### EXTRACT TO READ
____________________

Epoch Times: House Democrats Seek Host of New Limits on Political Speech

By Mark Tapscott

“We think that much of this bill is aimed at regulating speech and not the government,”  [David Keating, president of the Institute for Free Speech] told The Epoch Times. “We’re sort of adopting the name ‘For The Politicians Act’ rather than the ‘For The People Act.’

“To the extent there are subsidies for speech, it’s for the speech of people running for Congress, and it’s up to nine-to-one in some parts of the year, so if they raise a dollar, they get nine more dollars.”

Keating lauded the fact that campaign-finance-reform advocates have previously focused on limiting total candidate spending, whereas H.R. 1 takes a new approach with the contribution matching, but “it’s such an expensive match, it’s hard to imagine the public swallowing it.”

Keating questioned the bill’s new limits on coordination between candidates and Super PACs because “there are already limits there. These strike me as too much” because it bars the creation of a committee to back a candidate up to four years prior to his or her filing for the office.

“I mean four years prior to someone running, and then you are automatically a ‘coordinated spender?’ That seems to me to be pretty crazy,” Keating said. “It’s an example of overreaching.”

Another red flag for Keating is H.R.1’s restructuring the FEC to a five-member panel with a ruling partisan majority from six members stressing bipartisanship in its decisions.

“It creates a czar instead of a federal election commission that requires bipartisan action to enforce speech restrictions on people,” he said.

Texas Monitor: Seattle “democracy dollars” case that could influence Austin goes to state high court

By Mark Lisheron

In a move that surprised many, including the attorney who brought the case, the Washington Supreme Court has agreed to hear Elster v. Seattle, which argues that Seattle’s Democracy Voucher program forces property taxpayers to support political speech they might not agree with.

As The Texas Monitor reported in February, the Seattle voucher program collects $3 million a year in property taxes and distributes $100 vouchers to registered voters who can donate them to local political candidates of their choice. The Austin plan is modeled on Seattle’s but the details have not been finalized.

The plaintiffs in the case, Mark Elster and Sarah Pynchon, say the Seattle program discriminates against them because, as property owners who live elsewhere, they are forced to help fund a program they cannot vote for or receive any donations from.

A lower court in Seattle dismissed the Elster case. On Dec. 17, however, Washington’s Court of Appeals passed on a review and sent it on to the Supreme Court…

David Keating, president of the Institute for Free Speech, a First Amendment and elections advocacy nonprofit based in Alexandria, Va., said the Washington high court will be hard-pressed to ignore the targeting of a specific group for funding.

Keating, who opposes government funding of campaigns, said the Janus ruling strengthens the hand of those who oppose Seattle-like programs. Programs like those in New York City and Maine have been upheld in the past, but may not survive a challenge after a ruling that says individuals may not be dragooned into political funding systems.

____________________

### DATA SECTION
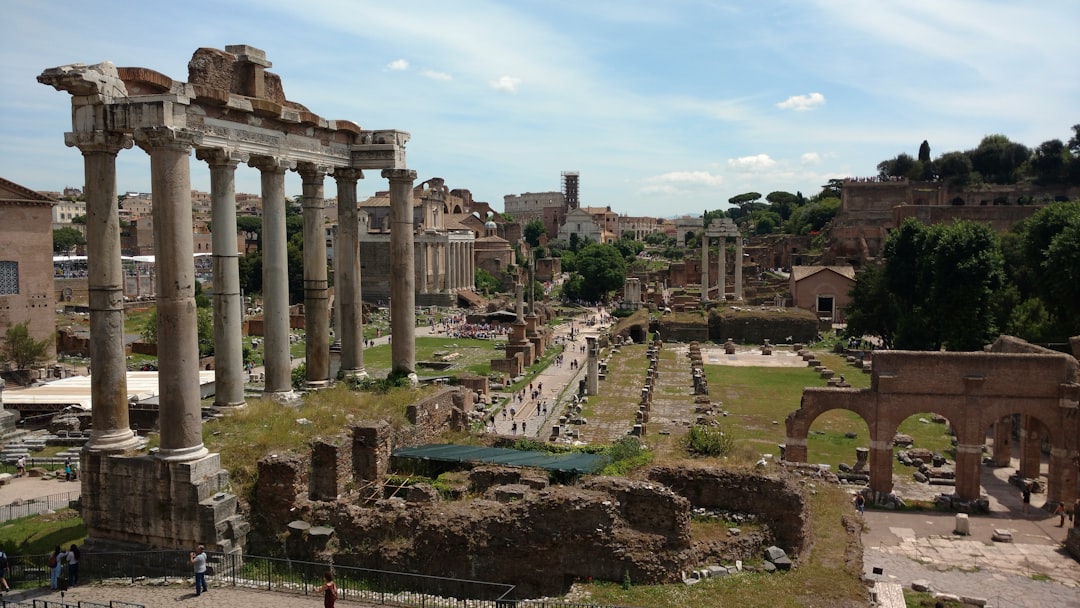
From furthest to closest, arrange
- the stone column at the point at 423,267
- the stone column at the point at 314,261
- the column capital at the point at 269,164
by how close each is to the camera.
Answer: the stone column at the point at 423,267, the stone column at the point at 314,261, the column capital at the point at 269,164

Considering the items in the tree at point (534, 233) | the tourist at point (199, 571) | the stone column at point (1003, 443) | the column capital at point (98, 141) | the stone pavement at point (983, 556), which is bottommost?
the stone pavement at point (983, 556)

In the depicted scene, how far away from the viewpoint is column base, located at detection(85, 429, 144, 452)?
12.9 metres

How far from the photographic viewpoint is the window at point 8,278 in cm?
4559

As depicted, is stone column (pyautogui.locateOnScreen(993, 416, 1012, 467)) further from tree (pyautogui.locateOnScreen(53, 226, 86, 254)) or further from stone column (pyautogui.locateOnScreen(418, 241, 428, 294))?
tree (pyautogui.locateOnScreen(53, 226, 86, 254))

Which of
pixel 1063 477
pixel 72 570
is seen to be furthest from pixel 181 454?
pixel 1063 477

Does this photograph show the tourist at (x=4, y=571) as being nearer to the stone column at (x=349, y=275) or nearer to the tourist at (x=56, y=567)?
the tourist at (x=56, y=567)

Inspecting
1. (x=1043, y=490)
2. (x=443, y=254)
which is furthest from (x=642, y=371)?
(x=443, y=254)

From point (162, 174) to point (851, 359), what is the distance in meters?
47.9

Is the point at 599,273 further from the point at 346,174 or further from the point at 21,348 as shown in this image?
the point at 346,174

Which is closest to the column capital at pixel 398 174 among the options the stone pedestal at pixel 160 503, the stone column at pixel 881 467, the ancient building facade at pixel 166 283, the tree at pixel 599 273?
the ancient building facade at pixel 166 283

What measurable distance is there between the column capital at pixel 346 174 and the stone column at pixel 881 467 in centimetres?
1728

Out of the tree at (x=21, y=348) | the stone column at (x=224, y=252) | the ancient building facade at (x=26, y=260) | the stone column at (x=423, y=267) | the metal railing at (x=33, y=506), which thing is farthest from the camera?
the stone column at (x=423, y=267)

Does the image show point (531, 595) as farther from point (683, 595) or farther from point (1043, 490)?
point (1043, 490)

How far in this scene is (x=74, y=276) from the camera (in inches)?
3428
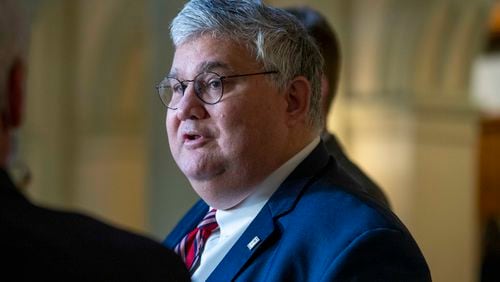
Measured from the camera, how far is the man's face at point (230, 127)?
2.19 meters

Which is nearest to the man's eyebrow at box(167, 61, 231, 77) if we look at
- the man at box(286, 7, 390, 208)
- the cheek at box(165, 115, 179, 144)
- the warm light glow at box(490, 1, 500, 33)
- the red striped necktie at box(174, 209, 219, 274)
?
the cheek at box(165, 115, 179, 144)

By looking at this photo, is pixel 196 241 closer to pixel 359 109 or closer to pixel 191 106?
pixel 191 106

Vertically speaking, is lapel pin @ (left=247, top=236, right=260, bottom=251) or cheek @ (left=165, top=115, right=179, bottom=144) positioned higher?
cheek @ (left=165, top=115, right=179, bottom=144)

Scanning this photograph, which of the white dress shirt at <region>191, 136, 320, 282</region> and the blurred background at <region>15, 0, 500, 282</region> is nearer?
the white dress shirt at <region>191, 136, 320, 282</region>

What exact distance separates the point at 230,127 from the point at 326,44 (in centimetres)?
98

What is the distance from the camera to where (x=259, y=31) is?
2205 millimetres

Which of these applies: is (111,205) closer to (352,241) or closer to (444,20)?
(444,20)

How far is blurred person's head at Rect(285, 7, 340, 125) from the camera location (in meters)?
3.05

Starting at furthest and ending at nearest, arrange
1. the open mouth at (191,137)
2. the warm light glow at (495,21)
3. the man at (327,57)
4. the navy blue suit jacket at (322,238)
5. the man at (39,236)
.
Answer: the warm light glow at (495,21) < the man at (327,57) < the open mouth at (191,137) < the navy blue suit jacket at (322,238) < the man at (39,236)

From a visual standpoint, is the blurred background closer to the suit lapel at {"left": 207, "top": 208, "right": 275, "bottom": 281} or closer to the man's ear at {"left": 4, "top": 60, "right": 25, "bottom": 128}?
the suit lapel at {"left": 207, "top": 208, "right": 275, "bottom": 281}

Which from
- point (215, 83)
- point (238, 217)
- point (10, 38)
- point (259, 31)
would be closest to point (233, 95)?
point (215, 83)

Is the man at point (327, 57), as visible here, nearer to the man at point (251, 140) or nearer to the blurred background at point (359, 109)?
the man at point (251, 140)

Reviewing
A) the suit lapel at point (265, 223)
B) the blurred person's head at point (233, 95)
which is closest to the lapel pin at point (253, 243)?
the suit lapel at point (265, 223)

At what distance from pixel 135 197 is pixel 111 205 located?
0.42 m
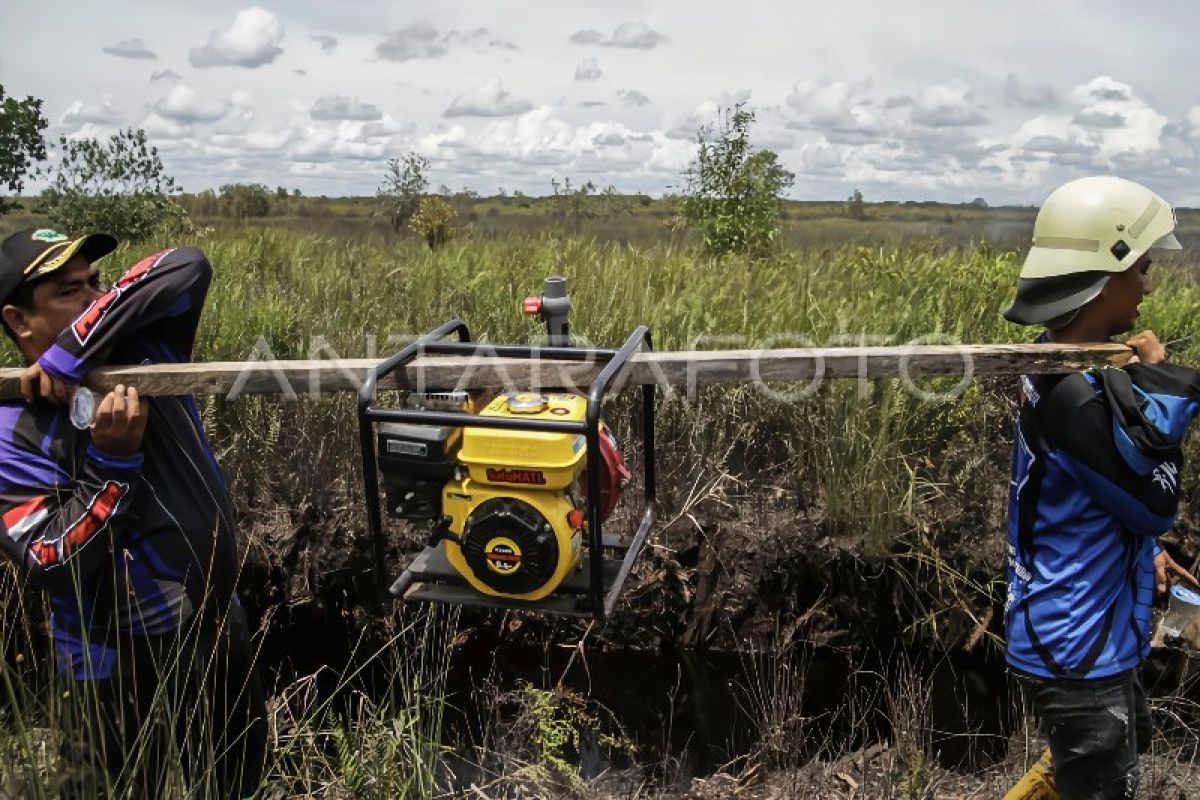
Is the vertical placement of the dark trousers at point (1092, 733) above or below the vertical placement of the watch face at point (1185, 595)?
below

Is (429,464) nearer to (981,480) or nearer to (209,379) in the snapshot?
(209,379)

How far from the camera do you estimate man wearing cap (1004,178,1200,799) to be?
1.88m

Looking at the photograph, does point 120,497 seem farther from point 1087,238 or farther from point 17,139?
point 17,139

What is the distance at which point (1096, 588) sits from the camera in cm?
202

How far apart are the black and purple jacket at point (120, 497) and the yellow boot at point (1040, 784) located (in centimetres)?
200

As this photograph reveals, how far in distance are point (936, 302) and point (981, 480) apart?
1.23 meters

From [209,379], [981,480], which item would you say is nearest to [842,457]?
[981,480]

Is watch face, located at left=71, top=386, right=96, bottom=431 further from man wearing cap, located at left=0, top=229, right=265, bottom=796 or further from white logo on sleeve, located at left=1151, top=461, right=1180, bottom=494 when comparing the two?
white logo on sleeve, located at left=1151, top=461, right=1180, bottom=494

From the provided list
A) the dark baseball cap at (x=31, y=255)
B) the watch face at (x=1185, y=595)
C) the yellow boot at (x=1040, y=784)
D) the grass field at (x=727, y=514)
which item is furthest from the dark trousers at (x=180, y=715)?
the watch face at (x=1185, y=595)

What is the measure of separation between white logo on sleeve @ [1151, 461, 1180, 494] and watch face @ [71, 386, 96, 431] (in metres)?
2.22

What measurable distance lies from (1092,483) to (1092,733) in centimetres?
57

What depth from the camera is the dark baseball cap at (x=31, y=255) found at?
83.6 inches

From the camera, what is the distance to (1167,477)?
6.29ft

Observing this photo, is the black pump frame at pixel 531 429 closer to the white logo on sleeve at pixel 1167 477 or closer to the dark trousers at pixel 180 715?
the dark trousers at pixel 180 715
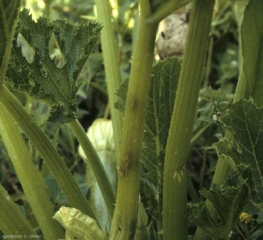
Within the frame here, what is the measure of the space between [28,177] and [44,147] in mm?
183

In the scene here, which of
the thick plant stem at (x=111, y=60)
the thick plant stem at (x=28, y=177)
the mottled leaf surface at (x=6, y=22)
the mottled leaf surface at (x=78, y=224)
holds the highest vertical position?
the thick plant stem at (x=111, y=60)

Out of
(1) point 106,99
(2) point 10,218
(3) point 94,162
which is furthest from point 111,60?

____________________

### TO BE DONE
A. Translate this sentence from the text on campaign funding and political speech into Spanish: "A lower court in Seattle dismissed the Elster case."
B. Resume the text on campaign funding and political speech, picking up after its final sentence.

### WRITTEN RESPONSES
A. Un tribunal inferior de Seattle desestimó el caso Elster.

B.
“What you have in these cases is government giving your money to one side or another,” Keating told The Texas Monitor.

New from the Institute for Free Speech

Evaluating Tax-Financing Programs with Outputs, Not Inputs

By David Keating

Editor’s Note: This is the first in a series of posts examining the speech-limiting effects and record of failure of taxpayer-financed campaign programs, specific to provisions include in the so-called “For the People Act,” which House Democrats have introduced as H.R. 1 in the 116th Congress.

Advocates of tax-financed campaign programs frequently claim success in the states and municipalities that implement them. However, these advocates set a very low bar for “success.” In most cases, they merely point to participation in the programs – and the number of dollars doled out – to say tax-financing is working.

This is persuasive only to those who see replacing private donations with tax dollars as an intrinsic good. For the rest of us, it shouldn’t be cause for celebration when the government offers someone money, and they take it. No, when government spends money on goals such as reduced corruption, more responsive government, or increased diversity of elected officials – all of which are frequently cited as reasons for tax-financing programs – we need to evaluate whether those goals were achieved before declaring success or failure.

The Institute for Free Speech has long analyzed tax-financing programs in cities and states. While no state has a program like the one H.R. 1 would implement for Congress and presidential candidates, other versions of tax-financing have consistently failed to meet the lofty rhetoric promised by their supporters. Institute for Free Speech analyses of longstanding programs in Arizona and Maine, and later in Connecticut, find that these schemes fail to reduce special interest influence, fail to reduce the dominance of businessmen and lawyers in politics, fail to increase the number of women elected to legislatures, fail to change legislative voting behavior, fail to make elections more competitive, and fail to increase voter turnout.

We’ve also documented how these programs create new avenues for corruption that power-hungry politicians quickly exploit. 

The Courts

Courthouse News Service: Federal Judge Strikes Down Iowa ‘Ag-Gag’ Law

By Rox Laird

Iowa’s so-called “ag-gag” law that makes it a crime for undercover journalists or animal-rights activists to investigate and report on animal abuse in livestock facilities is unconstitutional, a federal judge ruled Wednesday.

U.S. District Judge James Gritzner in Des Moines struck down the 2012 statute passed by the Iowa Legislature aimed at preventing reporters or activists from entering livestock facilities under false pretenses to report animal abuse.

“The law has the effect of criminalizing undercover investigations of certain agricultural facilities” including livestock confinements, egg production facilities, slaughterhouses and puppy mills, Gritzner wrote, ruling that it violated the First Amendment.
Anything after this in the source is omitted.